When working with finishing prospects, your ability to influence them into becoming customers will depend entirely on your relationship-building skills and your capacity for dealing with individual style differences.
You may have the best product or service in the finishing industry, but if you can't effectively develop a relationship and influence your prospects to do business with you, your finishing product or service is worthless. By taking the time to learn effective influence-building skills, you'll not only gain more customers, but you'll also discover the power that influencing others can have on every aspect of your life.
Build Relationships
In order for prospects to do business with you, they first must know, like and trust you. It involves getting to know your prospects personally and maintaining friendly communication on a regular basis.
Make Your Prospects Feel Important
Whenever you meet new prospects, find out as much as you can about the people and record the information, being sure to note interesting points or facts about them and how and where you met and their individual business needs. When you see and speak to your prospects again, you can easily pick up where you left off.
Your prospects will be impressed with your ability to recall small details about them and they'll want to do business with you.
Keep in Touch
Once you have established the contact, keep in touch and continue to build the relationship on a regular basis. Socialize with the people you want to influence with a followup phone call, a mailing that pertains to something your prospect needs, or a personal visit if appropriate.
This followup system lets them know exactly how you, your finishing product or your service is going to help them. Your prospects want the answer to one key question: What's in it for me?" (WIIFM?) In order to answer that question, you need to stay in touch and give them the information they need to make a buying decision.
The more contact you have with your prospects, the more they know you care and the more you can influence them to do business with you. Don't rely on your initial contact as the basis for the entire business deal and then wonder why prospects never call back. Your prospects meet with many business owners and salespeople every day.
It's up to you to build the relationship through followup and conversation and make yourself and your company stand out. When you do, you'll be influencing your prospects to do their finishing business with you.
Overcome Style Differences
We all have different learning styles, personality styles and so forth. These style differences can get in the way of effective influencing.
It can seem as though you and your prospects are speaking a different language. To increase your influencing effectiveness and convert more prospects into customers, recognize that everyone communicates differently, and then adjust to those differences accordingly.
The first step to building better relationships and overcoming style differences is to immediately create a climate that encourages open communication. You can do this by using body language that says, "I want to listen to you," smiling when you speak with your prospects, allowing your natural warmth to show through and realizing that you may need to adjust your personal style to reflect your prospect's style.
Read these style differences and practice adjusting your style to the situation and the other person in order to connect and be understood. Observe the other person carefully and encourage further communication by clarifying and confirming what you think you heard and choosing words and nonverbal behaviors that allow you to connect.
If you sense your prospect is an action-oriented person, give all the necessary information in a straightforward manner. Even if you prefer to make small talk during conversations, this prospect may not appreciate it.
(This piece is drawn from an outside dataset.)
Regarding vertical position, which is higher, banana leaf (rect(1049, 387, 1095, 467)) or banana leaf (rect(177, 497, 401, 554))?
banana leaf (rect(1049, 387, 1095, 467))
In order to build the relationship and influence your prospect to do business with you, you need to curb your own communication style and adjust to your prospect's style.
When you build the relationship from the other person's perspective, you'll show that you can connect with her or him and understand her or his individual needs. This technique can help build the relationship and influence your prospect to do business with you.
Benefit from the Power of Influence
Karen Lawson, speaker, author, consultant and president of Lawson Consulting Group, reinforces that building relationships and influencing your prospects to become customers takes time, practice and a willingness to try new behaviors and modify old ones. It is a labor-intensive process that many business people overlook. As a result, they lose the business deals they need to succeed.
People who implement relationship-building and style difference skills become more effective in both business and personal dealings, and will discover the power influencing others can have on their daily lives.